"Terrence Nolan? He was as frightened as the rest of them. And in the end, I believed them. I expect the murderer, whoever he was, had counted on no one finding the victim for days. As for the dead man, he was young-thirty to thirty-five at a guess-and he was wearing only a scrap of cloth, like a loincloth-there was no clothing at all, no marks on the body, nothing through which we could identify him. Even the bit of cloth was a cheap cotton that could be bought anywhere. It took us six weeks to discover his name."
"Who was he?" Rutledge asked, intrigued.
"One Harvey Wheeler. He came from Orkney. A ne'er-do-well, according to the authorities there. His father had gone to Kirkwall to run the post, and Harvey grew up rather wild and unruly, a truant from school, roaming the island at will and never sorry for his escapades. His parents gave up trying to control him, apparently, and he went missing in 1902 after a brush with the police. It was thought he'd come south into Scotland. At any rate, he reappeared in Edinburgh in late 1903, and then left a step ahead of the police, who were after him for attempting to defraud a woman he'd met there. That was the last anyone had heard of him until he was found dead on Salisbury Plain. Why anyone would wish to kill him is still a mystery. It must have had to do with the missing two years of his life, although it always struck me as odd that someone like Harvey Wheeler should end that way. As murders go, it didn't fit."

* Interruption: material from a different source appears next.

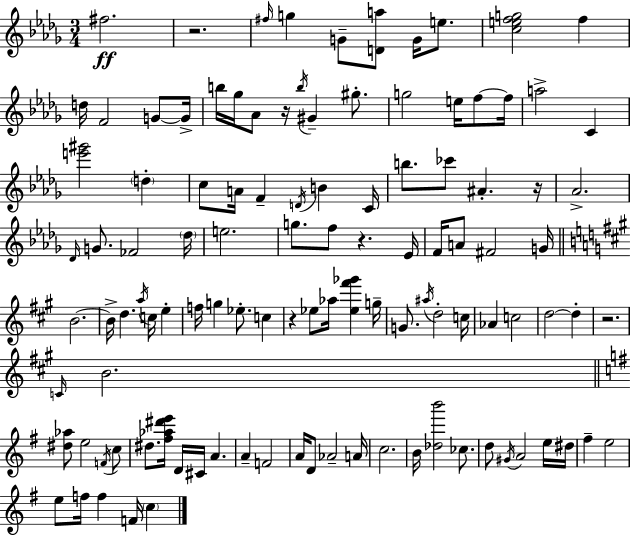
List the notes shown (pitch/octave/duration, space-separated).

F#5/h. R/h. F#5/s G5/q G4/e [D4,A5]/e G4/s E5/e. [C5,E5,F5,G5]/h F5/q D5/s F4/h G4/e G4/s B5/s Gb5/s Ab4/e R/s B5/s G#4/q G#5/e. G5/h E5/s F5/e F5/s A5/h C4/q [E6,G#6]/h D5/q C5/e A4/s F4/q D4/s B4/q C4/s B5/e. CES6/e A#4/q. R/s Ab4/h. Db4/s G4/e. FES4/h Db5/s E5/h. G5/e. F5/e R/q. Eb4/s F4/s A4/e F#4/h G4/s B4/h. B4/s D5/q. A5/s C5/s E5/q F5/s G5/q Eb5/e. C5/q R/q Eb5/e Ab5/s [Eb5,F#6,Gb6]/q G5/s G4/e. A#5/s D5/h C5/s Ab4/q C5/h D5/h D5/q R/h. C4/s B4/h. [D#5,Ab5]/e E5/h F4/s C5/e D#5/e. [F#5,Ab5,D#6,E6]/s D4/s C#4/s A4/q. A4/q F4/h A4/s D4/e Ab4/h A4/s C5/h. B4/s [Db5,B6]/h CES5/e. D5/e G#4/s A4/h E5/s D#5/s F#5/q E5/h E5/e F5/s F5/q F4/s C5/q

"Were you certain of the identification?"
"As certain as may be. When Edinburgh took an interest in the description we'd passed around, we sent along a photograph. That was when they recommended we contact Orkney. They in turn felt it was very likely that our corpse was this young man. His father was dead by that time, and his mother too ill to be shown the photograph. But the Kirkwall police had no doubts. And so he was buried in a churchyard on the outskirts of Winchester.